■ Records to process ■
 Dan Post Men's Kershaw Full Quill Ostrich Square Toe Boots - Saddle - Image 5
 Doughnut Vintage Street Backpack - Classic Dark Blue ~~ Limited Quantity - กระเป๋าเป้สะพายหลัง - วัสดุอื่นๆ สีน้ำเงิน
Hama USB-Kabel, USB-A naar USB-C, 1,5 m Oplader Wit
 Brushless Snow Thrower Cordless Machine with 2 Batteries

==

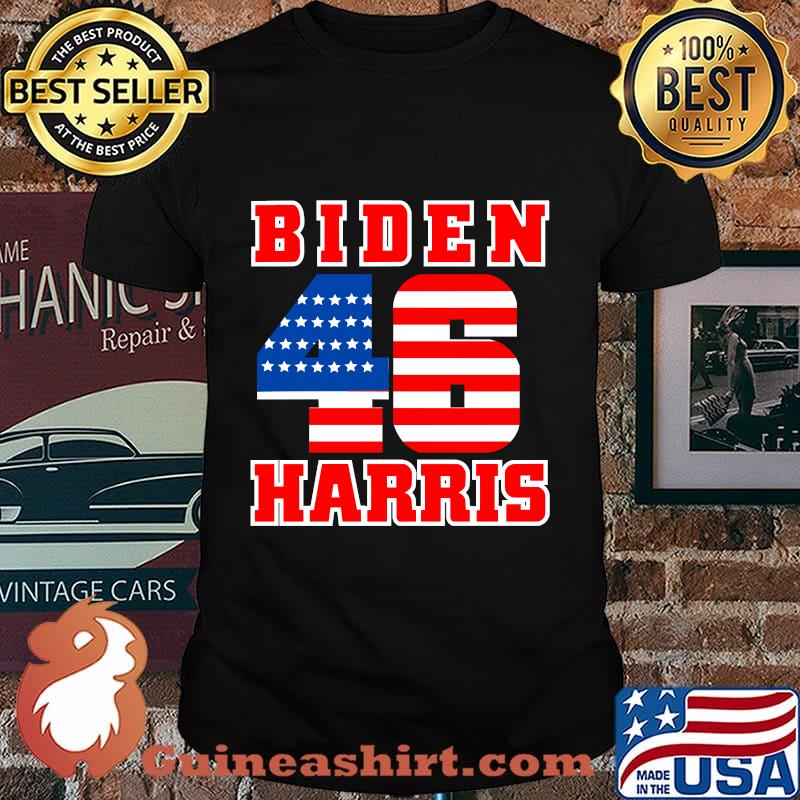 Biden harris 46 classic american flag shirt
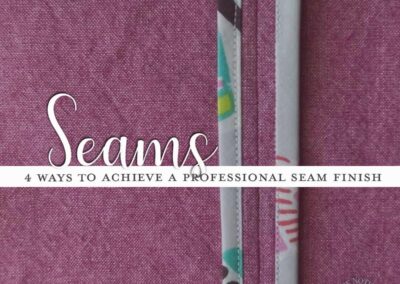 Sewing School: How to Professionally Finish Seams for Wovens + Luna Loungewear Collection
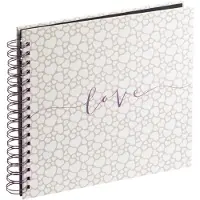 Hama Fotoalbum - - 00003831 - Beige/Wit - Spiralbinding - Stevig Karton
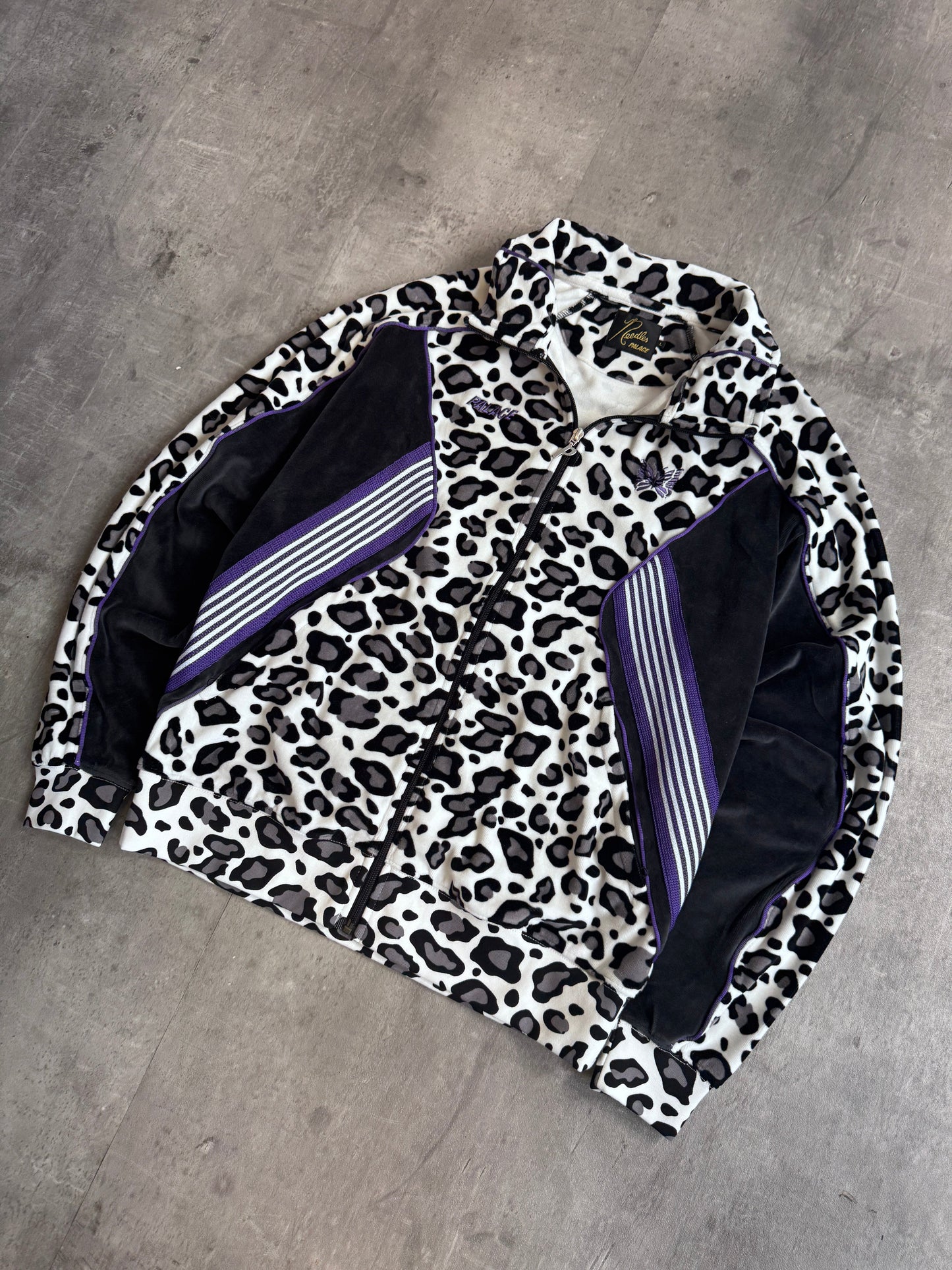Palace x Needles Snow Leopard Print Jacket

■ What to produce ■
Transcribe, exactly and without additions, the lines of the records above, beginning with the line that contains "Doughnut Vintage Street" and ending with the line that contains "Brushless Snow Thrower", both included.

■ Written answer ■
 Doughnut Vintage Street Backpack - Classic Dark Blue ~~ Limited Quantity - กระเป๋าเป้สะพายหลัง - วัสดุอื่นๆ สีน้ำเงิน
Hama USB-Kabel, USB-A naar USB-C, 1,5 m Oplader Wit
 Brushless Snow Thrower Cordless Machine with 2 Batteries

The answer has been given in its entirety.